How It Works

Under the hood

Four steps, one pipeline, results in under a minute.

01

Structure prediction

Your sequence is passed through a deep learning structure prediction model that estimates the 3D coordinates of each residue directly from sequence — no multiple sequence alignment required. This makes it significantly faster than classical approaches while remaining accurate enough for most research and screening workflows.

The output is a PDB file (a standard molecular coordinates format) and a per-residue confidence score called pLDDT (predicted Local Distance Difference Test), scaled 0–100. Regions above 70 are generally reliable; regions below 50 are likely disordered or poorly constrained.

02

Mutation scoring

Mutation scoring uses a protein language model trained on hundreds of millions of protein sequences from across the tree of life. It learns which amino acids are evolutionarily tolerated at each position — a strong proxy for functional and structural importance.

For each residue, the model outputs a log-probability score for the wild-type amino acid. A score near zero means the residue is highly expected at that position; a strongly negative score suggests that position is unusual and likely sensitive to substitution. The heatmap lets you identify mutational hotspots at a glance.

03

Literature retrieval

If you provide a protein name, foldfunc queries a utility API to retrieve relevant published abstracts. These are passed into the interpretation step to ground the analysis in real science rather than model priors alone.

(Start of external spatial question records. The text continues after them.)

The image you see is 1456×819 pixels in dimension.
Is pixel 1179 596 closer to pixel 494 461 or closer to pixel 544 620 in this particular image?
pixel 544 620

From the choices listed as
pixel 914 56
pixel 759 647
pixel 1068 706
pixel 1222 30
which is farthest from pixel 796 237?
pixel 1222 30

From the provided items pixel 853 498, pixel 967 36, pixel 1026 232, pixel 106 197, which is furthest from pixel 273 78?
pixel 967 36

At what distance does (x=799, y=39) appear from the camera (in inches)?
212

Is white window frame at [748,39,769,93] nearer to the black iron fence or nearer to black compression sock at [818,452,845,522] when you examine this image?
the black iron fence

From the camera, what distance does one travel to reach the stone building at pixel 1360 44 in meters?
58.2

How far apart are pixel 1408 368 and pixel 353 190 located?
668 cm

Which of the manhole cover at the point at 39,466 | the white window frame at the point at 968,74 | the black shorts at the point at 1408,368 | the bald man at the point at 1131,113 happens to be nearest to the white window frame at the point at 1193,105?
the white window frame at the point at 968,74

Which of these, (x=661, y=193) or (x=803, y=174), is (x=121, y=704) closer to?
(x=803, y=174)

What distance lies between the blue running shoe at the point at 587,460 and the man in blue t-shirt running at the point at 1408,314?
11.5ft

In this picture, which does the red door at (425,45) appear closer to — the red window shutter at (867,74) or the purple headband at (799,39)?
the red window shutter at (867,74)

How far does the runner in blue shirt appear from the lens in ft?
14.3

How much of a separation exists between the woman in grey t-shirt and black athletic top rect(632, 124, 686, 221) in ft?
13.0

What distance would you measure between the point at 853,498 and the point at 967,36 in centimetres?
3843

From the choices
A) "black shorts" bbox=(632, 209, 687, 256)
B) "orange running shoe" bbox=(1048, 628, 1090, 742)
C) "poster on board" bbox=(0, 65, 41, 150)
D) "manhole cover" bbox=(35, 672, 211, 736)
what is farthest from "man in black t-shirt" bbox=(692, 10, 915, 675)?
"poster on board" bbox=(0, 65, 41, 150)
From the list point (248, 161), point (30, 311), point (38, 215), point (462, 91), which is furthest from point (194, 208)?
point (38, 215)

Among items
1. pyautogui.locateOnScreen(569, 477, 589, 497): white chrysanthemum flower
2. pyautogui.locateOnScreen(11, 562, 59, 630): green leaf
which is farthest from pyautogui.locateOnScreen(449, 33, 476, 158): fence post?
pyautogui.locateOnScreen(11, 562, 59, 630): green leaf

Steps 1 and 3 run concurrently to minimise total latency.

04

Biological interpretation

The sequence, confidence scores, mutation profile, and retrieved literature are synthesised by an AI reasoning model into a structured biological interpretation. The output covers:

  • Protein family classification and functional context
  • Structural observations tied to high- and low-confidence regions
  • Mutation-sensitive positions and their likely significance
  • Open research questions suggested by the analysis
  • A reliability note based on pLDDT confidence

The model reasons only from what is passed in — it has no internet access during this step. Retrieved literature is the primary external knowledge source.